A Therapeutic Phlebotomy Procedure
- A blood pressure cuff is used as a tourniquet in order to increase the blood flow into the the median cubital vein. This is possible once the blood pressure cuff is inflated.
- The vein is palpated to ensure its visibility and location.
- Once the vein of interest is located, the blood pressure cuff is deflated.
- A towel is placed under the patient’s arm and is used to cover the forearm, blood pressure cuff and the patient’s shoulder.
- The venipuncture site is sterilized with an antiseptic such as an alcohol swab or a betadine scrub.
- A transfer pack is connected to the needle of choice.
- A hemostat should be connected to the needle line to prevent the flow of blood.
- Inflate the blood pressure cuff once again.
- Begin collecting blood and secure the needle to the arm with medical tape.

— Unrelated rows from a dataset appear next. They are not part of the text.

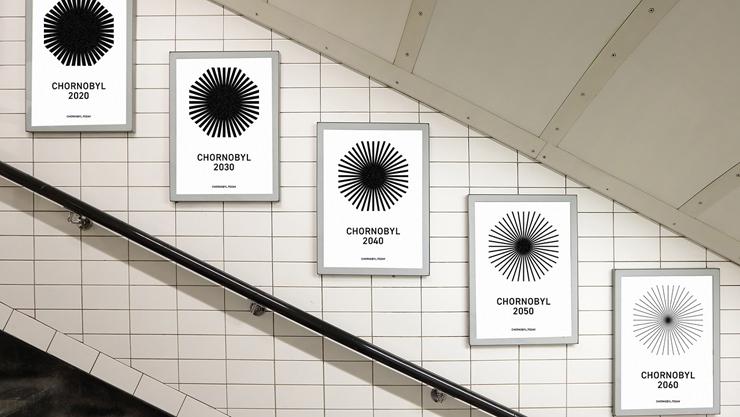 チェルノブイリの「消えゆく」ロゴ ポスター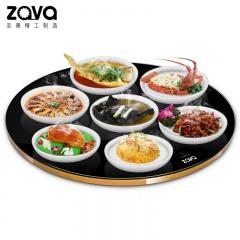 ZAVA智能饭菜保温板暖菜板22寸 直径68CM(旋转圆形/仅出售黑色款)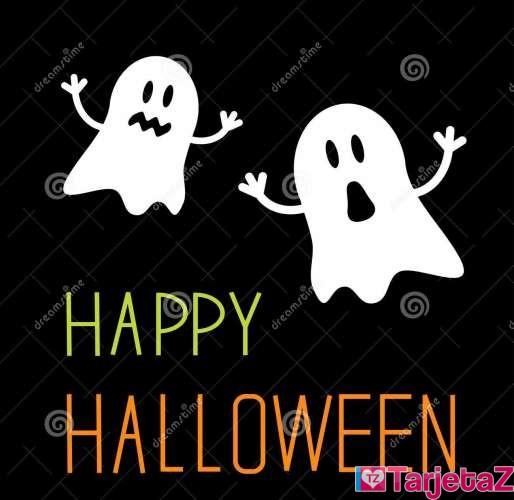 dos-fantasmas-divertidos-de-halloween-tarjeta-34104304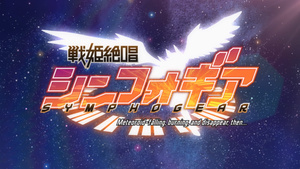 PuyaSubs!!: Senki Zesshou Symphogear: Meteoroid-Falling, Burning, and Disappear, Then...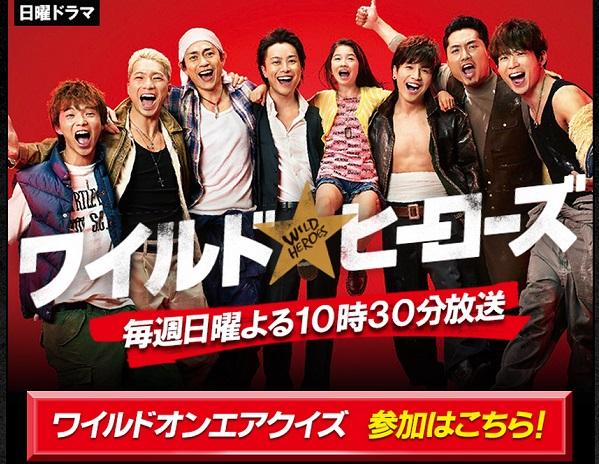 EXILEや三代目J Soul Brothersが元ヤンに! ついハマっちゃうドラマ『ワイルド・ヒーローズ』の魅力とは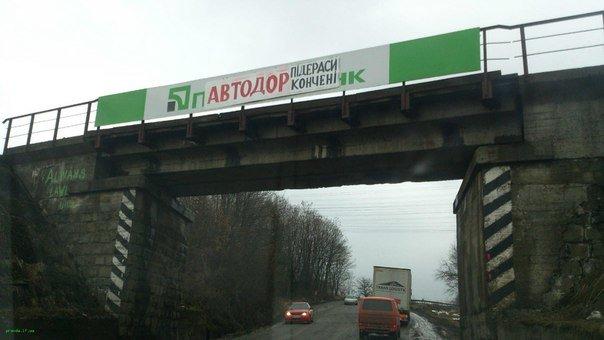 avtodor- plakat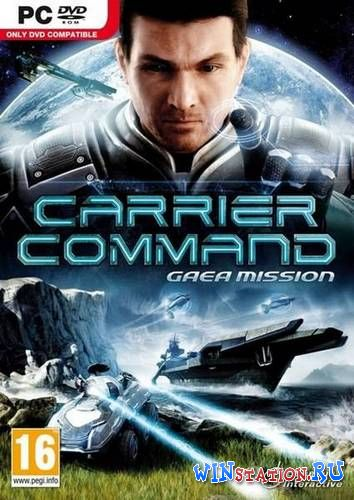 ������� ���� Carrier Command: Gaea Mission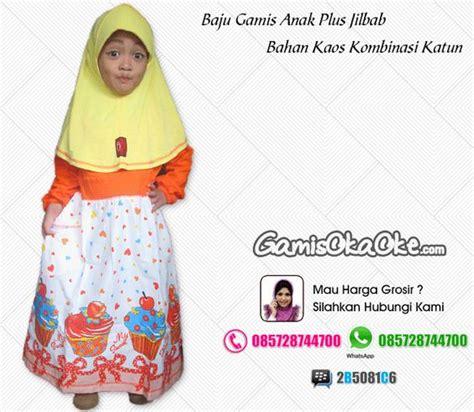 Baju Gamis Putih Bahan Kaos jual baju muslim anak perempuan murah model gamis terbaru dengan bahan kaos dipadukan kain katun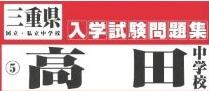 高田中学校入試問題.jpg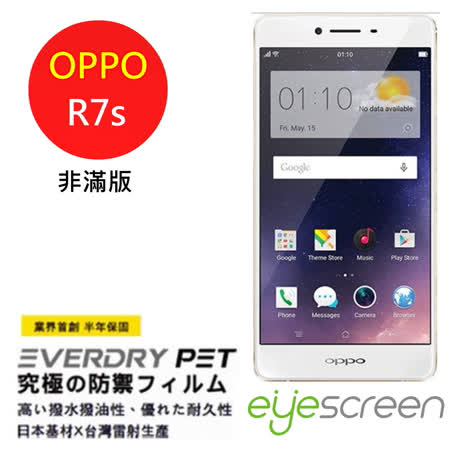 EyeScreen EveryDry OPPO R7s 螢幕保護貼 (非滿版)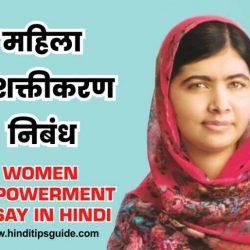 women empowerment essay in hindi, mahila sashaktikaran par bhashan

- Allow blood to flow into the transfer pack by removing the hemostat.
- Blood should be withdrawn at a collection rate tolerable by the patient. This usually equates to 10 to 15 minutes of withdrawing blood. Be sure to observe the patient throughout this time due to possible adverse reactions. Although fluids may be optional during the blood collection process, it is mandatory that patients receive fluids immediately following the procedure.
- Upon the desired volume of blood collected, the hemostat should be placed on the transfer pack and the clamp should be closed on the needle line.
- Deflate the blood pressure cuff and remove the needle from the patient’s arm
- Use a gauze to apply constant pressure on the venipuncture site in order to initiate bleeding.
- Remove the needle from the transfer pack and dispose of biohazard materials appropriately. Needles should be placed in a biohazard container and transfer packs should be placed in a biohazard trash container.
The use of therapeutic phlebotomy may be medically necessary for individuals with various blood disorders. The use of this technique will help to maintain a controlled blood level and ultimately help to improve the functionality of blood within these individuals. By attending therapeutic phlebotomy sessions as prescribed, individuals with these disorders can maintain a viable lifestyle.